[WHAT THE TASK REQUIRES]
Reproduce exactly the line that contains "this 600×397 image." and all lines that follow it in the records below, ending with the last one.
________________________
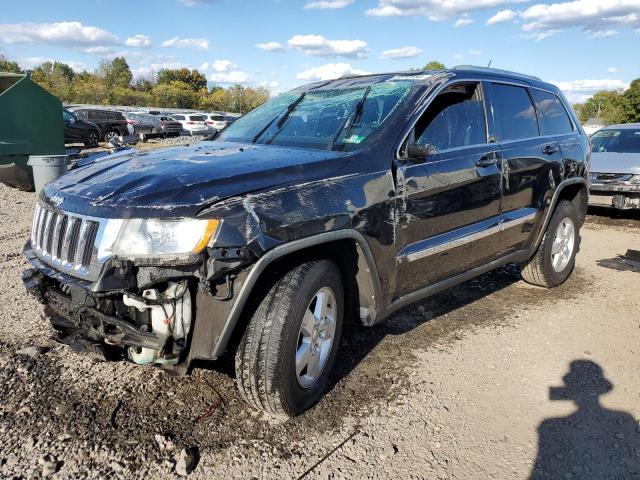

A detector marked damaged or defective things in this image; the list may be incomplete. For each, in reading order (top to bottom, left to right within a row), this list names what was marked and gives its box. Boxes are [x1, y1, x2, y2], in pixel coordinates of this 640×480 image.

crumpled hood [42, 141, 352, 218]
crumpled hood [592, 152, 640, 174]
broken front bumper [592, 181, 640, 209]
damaged suv [21, 67, 592, 416]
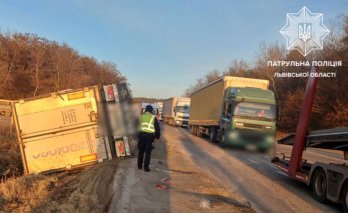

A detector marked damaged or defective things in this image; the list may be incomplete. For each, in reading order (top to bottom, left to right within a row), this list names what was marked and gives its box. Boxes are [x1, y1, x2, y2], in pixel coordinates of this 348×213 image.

overturned truck trailer [12, 86, 112, 175]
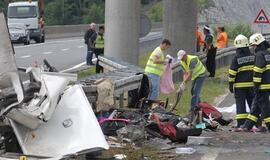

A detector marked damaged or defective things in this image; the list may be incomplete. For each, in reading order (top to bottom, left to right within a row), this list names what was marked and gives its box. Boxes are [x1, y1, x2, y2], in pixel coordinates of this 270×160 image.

crashed vehicle [8, 22, 30, 45]
crashed vehicle [0, 13, 108, 159]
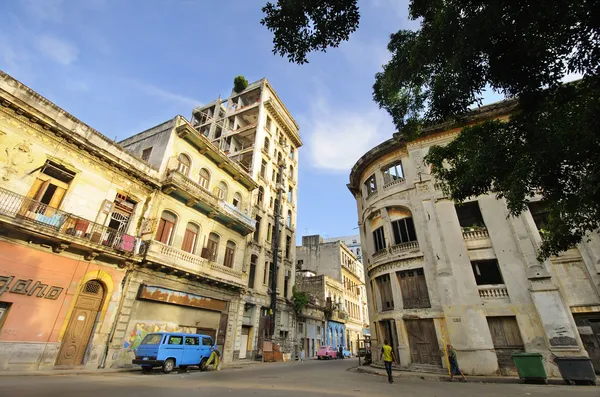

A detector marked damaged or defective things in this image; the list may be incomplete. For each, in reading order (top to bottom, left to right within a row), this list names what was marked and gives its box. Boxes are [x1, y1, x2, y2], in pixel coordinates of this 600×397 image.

broken window [382, 161, 406, 184]
broken window [454, 201, 488, 229]
broken window [392, 217, 414, 244]
broken window [472, 260, 504, 284]
broken window [376, 274, 394, 310]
________________________
[EXPECTED ANSWER]
A detector marked damaged or defective things in this image; the list may be incomplete. For each, in reading order (top to bottom, left to right within a row), this list names what was marked and gives its box. Boxes are [x1, y1, x2, y2], in pixel coordinates of this 600×397 image.

broken window [382, 161, 406, 184]
broken window [454, 201, 488, 229]
broken window [392, 217, 414, 244]
broken window [472, 260, 504, 284]
broken window [376, 274, 394, 310]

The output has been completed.